Figure 9: Box plots illustrating the distribution of a cost for successful proof for the Erdős problems. Four distinct experimental configurations are compared: basic@K=10 (blue), basic with AlphaProof @K=10 (orange), basic with evolution (green), and full (red). The solid horizontal line within each box denotes the median cost, while the upper and lower box boundaries represent the third and first quartiles, respectively. Whiskers extend to the rest of the distribution, and individual circles indicate outlier data points. Triangular markers denote instances with a single data point where only one proof attempt was successful.
Figure 10: Solve rate versus mean inference cost (USD) across nine Erdős problem instances. Seven system configurations shown: basic (blue circles), basic with AlphaProof (AP) (orange squares), basic with evolution (green diamonds), full (red triangles), full@1 (purple downward triangles), full@3 (brown pluses), and full@6 (pink x), where @S are the variants of full system with a given number of parallel LLM generation threads. Connected curves denote the number of independent attempts K. Error bars indicate one standard error interval. For the basic and basic with AlphaProof configurations, each curve traces the cost–performance Pareto frontier as K increases, revealing diminishing marginal returns at higher budgets. Note that basic with AlphaProof and full do not include the inference cost of AlphaProof.

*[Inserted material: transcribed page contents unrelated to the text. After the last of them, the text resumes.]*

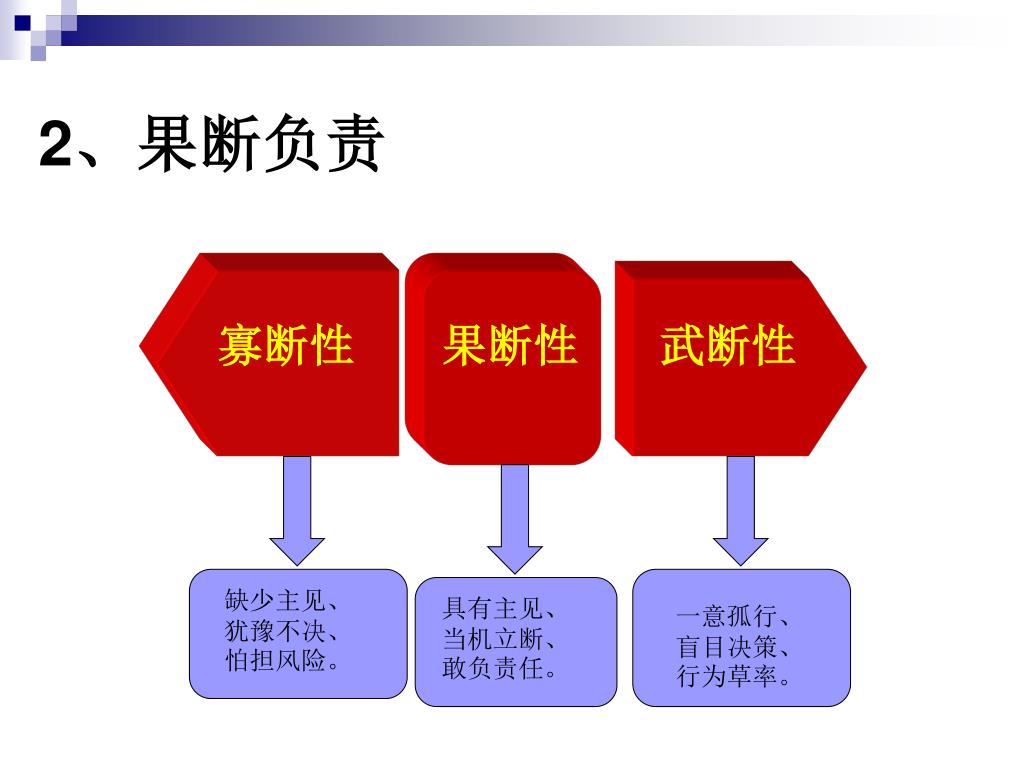 2、果断负责

寡断性

果断性

武断性

缺少主见、
犹豫不决、
怕担风险。

具有主见、
当机立断、
敢负责任。

一意孤行、
盲目决策、
行为草率。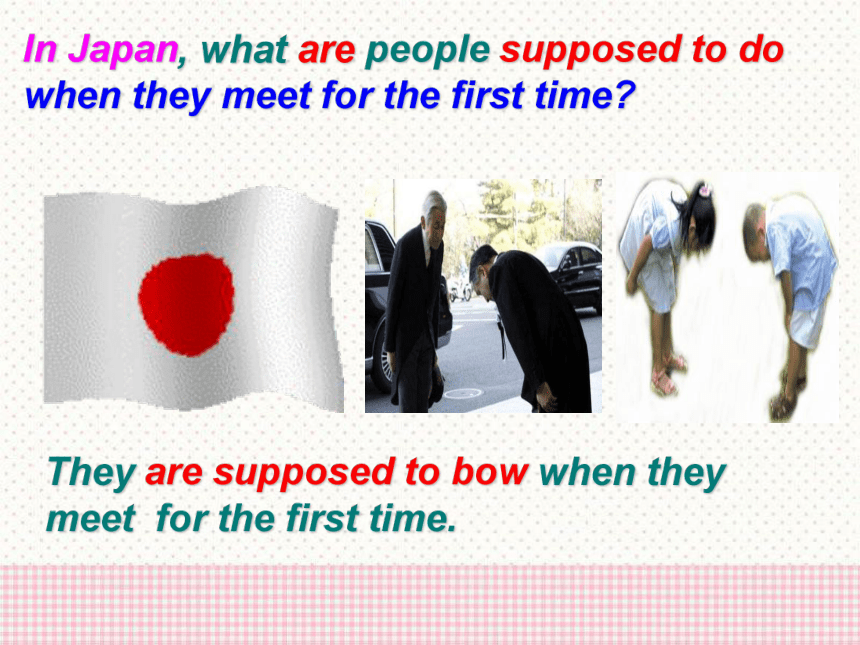 In Japan, what are people supposed to do when they meet for the first time?

They are supposed to bow when they meet for the first time.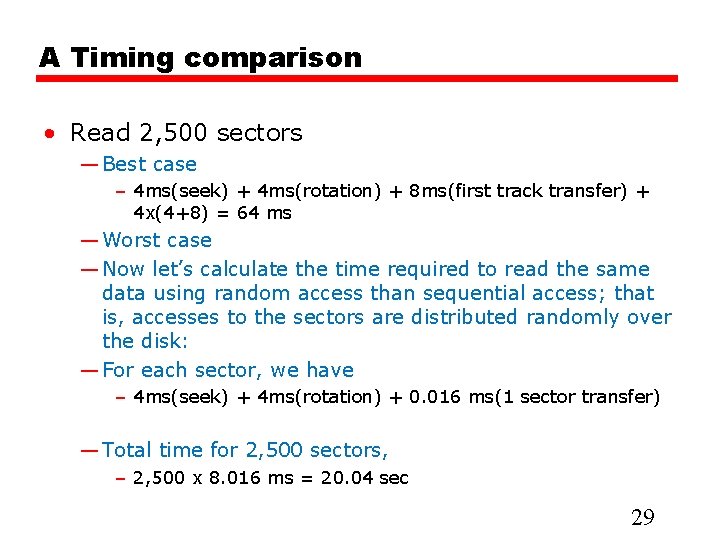 A Timing comparison

• Read 2,500 sectors

— Best case

– 4ms(seek) + 4ms(rotation) + 8ms(first track transfer) + 4x(4+8) = 64 ms

— Worst case

— Now let's calculate the time required to read the same data using random access than sequential access; that is, accesses to the sectors are distributed randomly over the disk:

— For each sector, we have

– 4ms(seek) + 4ms(rotation) + 0.016 ms(1 sector transfer)

— Total time for 2,500 sectors,

– 2,500 x 8.016 ms = 20.04 sec

29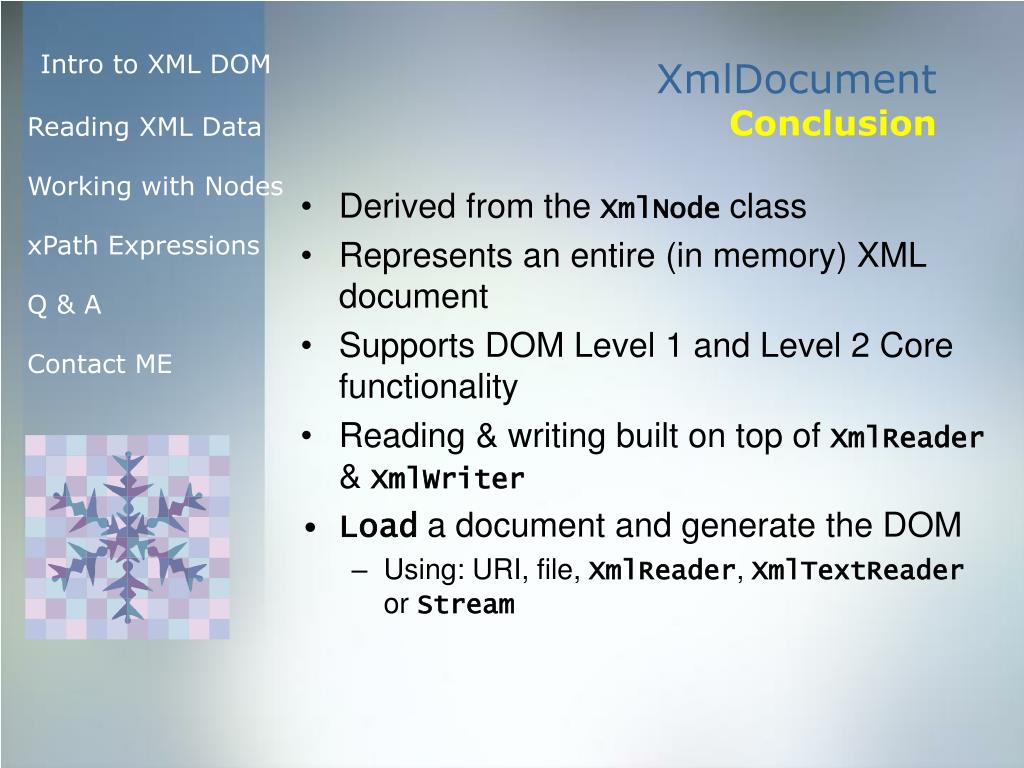 Intro to XML DOM

Reading XML Data

Working with Nodes

xPath Expressions

Q & A

Contact ME

XmlDocument
Conclusion

• Derived from the XmlNode class
• Represents an entire (in memory) XML document
• Supports DOM Level 1 and Level 2 Core functionality
• Reading & writing built on top of XmlReader & XmlWriter
• Load a document and generate the DOM
– Using: URI, file, XmlReader, XmlTextReader or Stream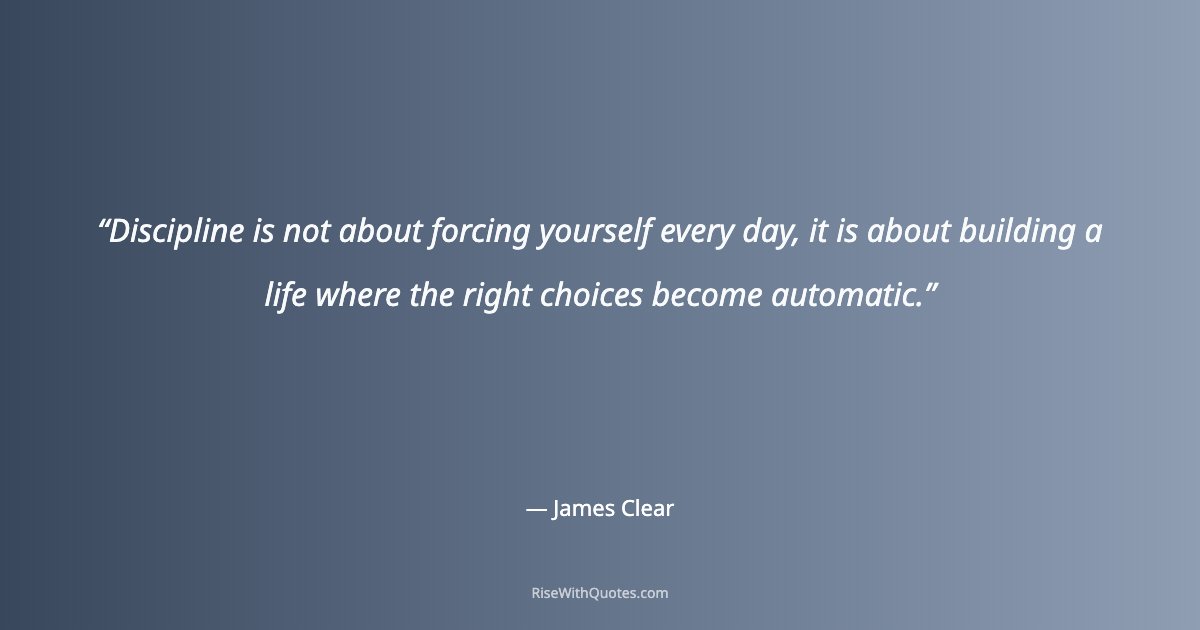 “Discipline is not about forcing yourself every day, it is about building a life where the right choices become automatic.”

— James Clear

RiseWithQuotes.com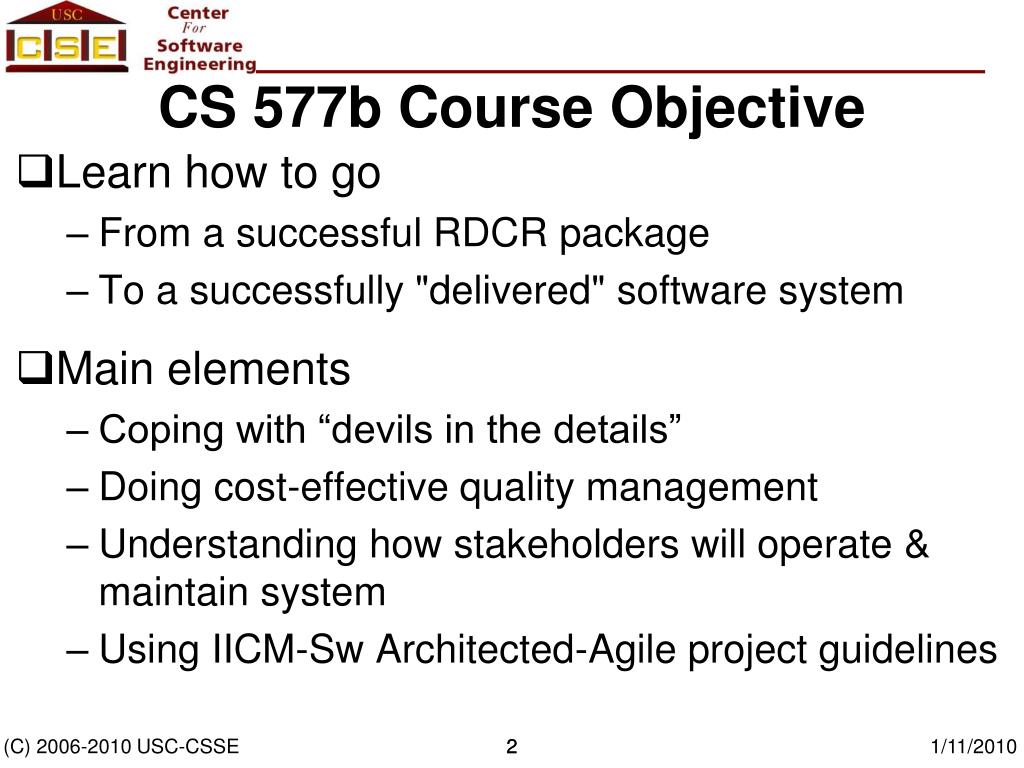 USC
CSE
Center
For
Software
Engineering

CS 577b Course Objective

❑Learn how to go
– From a successful RDCR package
– To a successfully "delivered" software system

❑Main elements
– Coping with “devils in the details”
– Doing cost-effective quality management
– Understanding how stakeholders will operate & maintain system
– Using IICM-Sw Architected-Agile project guidelines

(C) 2006-2010 USC-CSSE
2
1/11/2010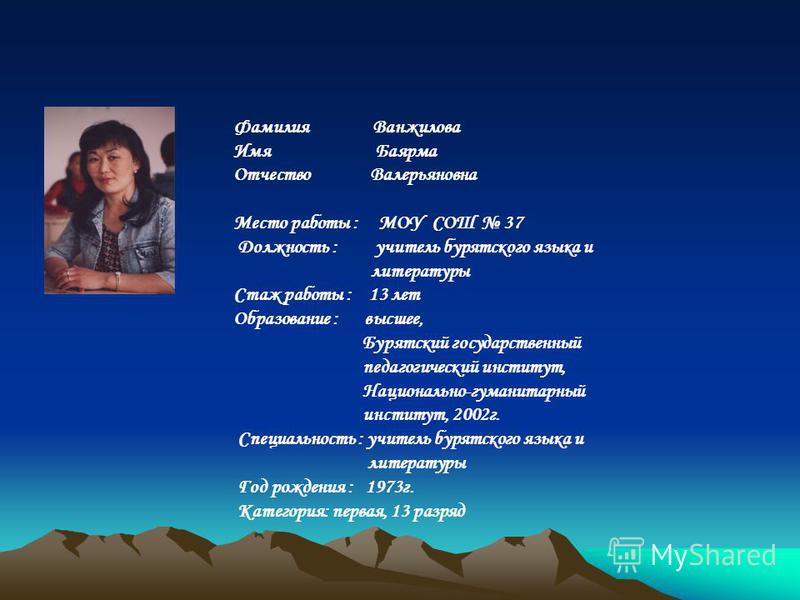 Фамилия Ванжилова
Имя Баярма
Отчество Валерьяновна

Место работы : МОУ СОШ № 37
Должность : учитель бурятского языка и литературы
Стаж работы : 13 лет
Образование : высшее, Бурятский государственный педагогический институт, Национально-гуманитарный институт, 2002г.
Специальность : учитель бурятского языка и литературы
Год рождения : 1973г.
Категория: первая, 13 разряд

MyShared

Figure 11: Box plots illustrating the distribution of a wall-clock time for a successful proof for the Erdős problems. Three distinct experimental configurations are compared: basic@K=10 (blue), basic with AlphaProof @K=10 (orange), and full (red). The solid horizontal line within each box denotes the median time, while the upper and lower box boundaries represent the third and first quartiles, respectively. Whiskers extend to the rest of the distribution, and individual circles indicate outlier data points. Triangular markers denote instances with a single data point where only one proof attempt was successful. A cut-off of 48 hours applied to all experiments.